**Written task A**
In the rows below, from the first row through the line containing "top-left (518, 322), bottom-right (585, 382)", please substitute "image localization assistant" for "visual grounding assistant" everywhere and leave everything else unchanged. Omit the pictures from your answer.

HM Convict Prison Peterhead

Faced with a rise in shipwrecks in the 19th century, public demand grew for a harbour of refuge to be sited on the north coast of Scotland. Due to its strategic location, Peterhead was chosen as the port for this huge engineering project. Granite from the nearby Stirling Hill quarry was chosen for the construction of the breakwater and it was decided the labour should be undertaken by convicts. Initial estimates were that the project would take 25 years to complete and that its legacy would be the establishment of a prison outside the town.

The prison officially opened in 1888. Convicts were transported every day on a purpose-built railway line to Stirling Hill quarry where they were set to work. At their destination, they were given sledgehammers to quarry the granite while guards armed with rifles, bayonets, and cutlasses watched over them. The potential for violence was ever-present. In all its years of operation only one prisoner was shot and killed at the quarry, in the 1930s, for trying to escape.

Some of the notable occupants at the prison were not even criminals. The Scottish socialist John MacLean was sentenced to hard labour at Peterhead for his vocal opposition to the First World War. Oscar Slater, a German Jewish immigrant, was wrongfully convicted of murder in 1909 and spent 20 years at Peterhead before being released and exonerated.

**Data provided**

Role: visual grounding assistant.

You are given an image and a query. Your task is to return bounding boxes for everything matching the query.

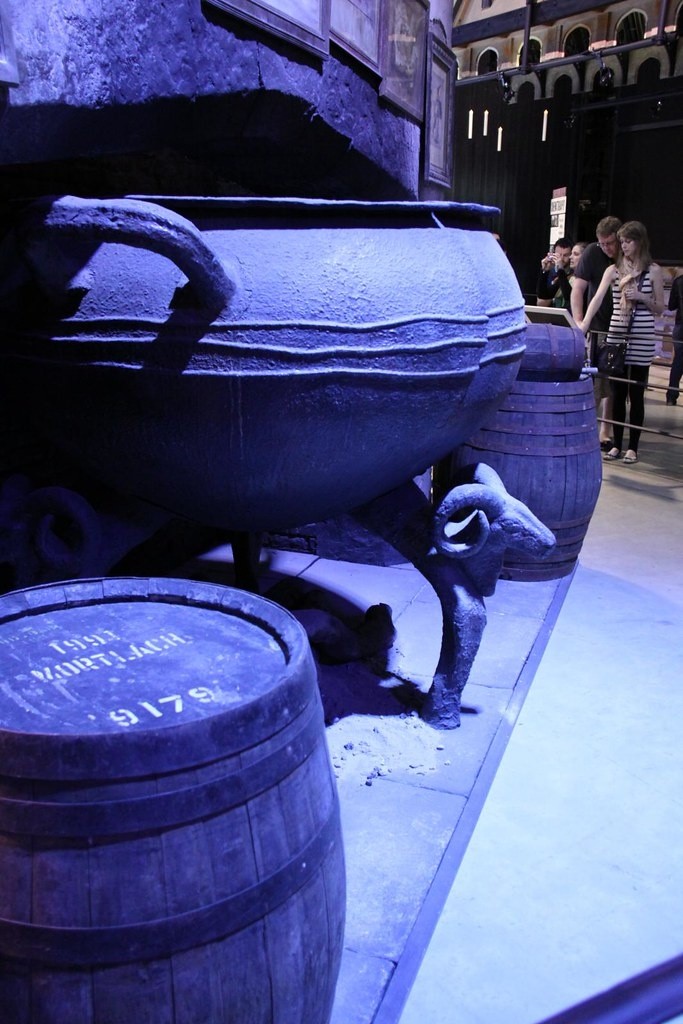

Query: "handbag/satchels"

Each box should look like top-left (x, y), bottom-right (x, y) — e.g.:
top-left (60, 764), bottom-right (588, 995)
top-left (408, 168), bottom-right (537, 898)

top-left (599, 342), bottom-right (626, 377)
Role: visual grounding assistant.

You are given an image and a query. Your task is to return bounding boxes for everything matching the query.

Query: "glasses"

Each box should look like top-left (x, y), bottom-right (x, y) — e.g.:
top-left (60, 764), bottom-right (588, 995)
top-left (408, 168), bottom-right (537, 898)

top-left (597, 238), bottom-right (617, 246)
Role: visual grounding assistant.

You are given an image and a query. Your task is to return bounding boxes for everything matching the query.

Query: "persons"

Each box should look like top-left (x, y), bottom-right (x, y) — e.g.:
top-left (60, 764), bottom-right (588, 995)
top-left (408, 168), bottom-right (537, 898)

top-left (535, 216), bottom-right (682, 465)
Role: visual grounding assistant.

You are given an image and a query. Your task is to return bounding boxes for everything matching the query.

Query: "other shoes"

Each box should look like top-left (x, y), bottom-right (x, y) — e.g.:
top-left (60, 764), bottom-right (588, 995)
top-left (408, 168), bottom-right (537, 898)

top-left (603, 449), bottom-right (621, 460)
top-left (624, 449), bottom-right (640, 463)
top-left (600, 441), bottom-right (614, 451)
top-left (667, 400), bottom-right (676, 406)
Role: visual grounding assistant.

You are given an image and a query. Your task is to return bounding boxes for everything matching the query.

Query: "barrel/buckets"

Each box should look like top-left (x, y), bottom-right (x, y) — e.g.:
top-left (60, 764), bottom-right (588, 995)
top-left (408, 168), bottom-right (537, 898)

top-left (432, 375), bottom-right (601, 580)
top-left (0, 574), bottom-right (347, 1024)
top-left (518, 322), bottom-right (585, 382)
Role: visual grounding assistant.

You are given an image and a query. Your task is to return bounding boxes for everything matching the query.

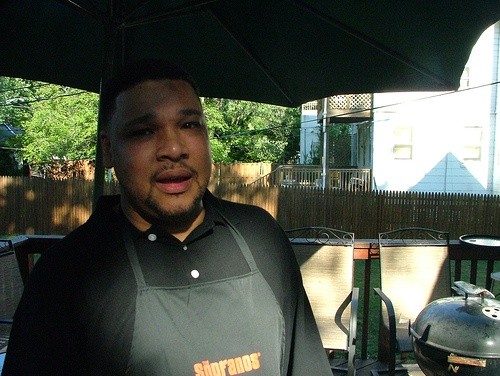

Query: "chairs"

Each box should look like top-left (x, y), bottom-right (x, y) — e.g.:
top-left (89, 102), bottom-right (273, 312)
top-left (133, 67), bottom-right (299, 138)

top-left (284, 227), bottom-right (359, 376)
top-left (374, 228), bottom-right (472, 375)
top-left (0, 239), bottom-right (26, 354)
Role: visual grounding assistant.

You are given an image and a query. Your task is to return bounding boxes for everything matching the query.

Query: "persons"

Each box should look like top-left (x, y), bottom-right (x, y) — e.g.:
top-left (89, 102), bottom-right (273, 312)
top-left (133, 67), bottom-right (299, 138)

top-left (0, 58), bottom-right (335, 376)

**Written task B**
Copy the Peterhead prison passage above word for word.

**Result A**
Role: image localization assistant.

You are given an image and a query. Your task is to return bounding boxes for everything matching the query.


Query: "handbag/satchels"

Each box should look like top-left (x, y), bottom-right (x, y) — e.g.:
top-left (60, 764), bottom-right (588, 995)
top-left (408, 168), bottom-right (537, 898)

top-left (599, 342), bottom-right (626, 377)
Role: image localization assistant.

You are given an image and a query. Your task is to return bounding boxes for everything matching the query.

Query: "glasses"

Each box should look like top-left (x, y), bottom-right (x, y) — e.g.:
top-left (60, 764), bottom-right (588, 995)
top-left (408, 168), bottom-right (537, 898)

top-left (597, 238), bottom-right (617, 246)
Role: image localization assistant.

You are given an image and a query. Your task is to return bounding boxes for everything matching the query.

Query: "persons"

Each box should look like top-left (x, y), bottom-right (x, y) — e.g.:
top-left (60, 764), bottom-right (588, 995)
top-left (408, 168), bottom-right (537, 898)

top-left (535, 216), bottom-right (682, 465)
Role: image localization assistant.

You are given an image and a query. Your task is to return bounding boxes for everything matching the query.

Query: "other shoes"

Each box should look like top-left (x, y), bottom-right (x, y) — e.g.:
top-left (60, 764), bottom-right (588, 995)
top-left (408, 168), bottom-right (537, 898)

top-left (603, 449), bottom-right (621, 460)
top-left (624, 449), bottom-right (640, 463)
top-left (600, 441), bottom-right (614, 451)
top-left (667, 400), bottom-right (676, 406)
Role: image localization assistant.

You are given an image and a query. Your task is to return bounding boxes for everything matching the query.

Query: "barrel/buckets"

Each box should look like top-left (x, y), bottom-right (x, y) — e.g.:
top-left (60, 764), bottom-right (588, 995)
top-left (408, 168), bottom-right (537, 898)

top-left (432, 375), bottom-right (601, 580)
top-left (0, 574), bottom-right (347, 1024)
top-left (518, 322), bottom-right (585, 382)

**Result B**
HM Convict Prison Peterhead

Faced with a rise in shipwrecks in the 19th century, public demand grew for a harbour of refuge to be sited on the north coast of Scotland. Due to its strategic location, Peterhead was chosen as the port for this huge engineering project. Granite from the nearby Stirling Hill quarry was chosen for the construction of the breakwater and it was decided the labour should be undertaken by convicts. Initial estimates were that the project would take 25 years to complete and that its legacy would be the establishment of a prison outside the town.

The prison officially opened in 1888. Convicts were transported every day on a purpose-built railway line to Stirling Hill quarry where they were set to work. At their destination, they were given sledgehammers to quarry the granite while guards armed with rifles, bayonets, and cutlasses watched over them. The potential for violence was ever-present. In all its years of operation only one prisoner was shot and killed at the quarry, in the 1930s, for trying to escape.

Some of the notable occupants at the prison were not even criminals. The Scottish socialist John MacLean was sentenced to hard labour at Peterhead for his vocal opposition to the First World War. Oscar Slater, a German Jewish immigrant, was wrongfully convicted of murder in 1909 and spent 20 years at Peterhead before being released and exonerated.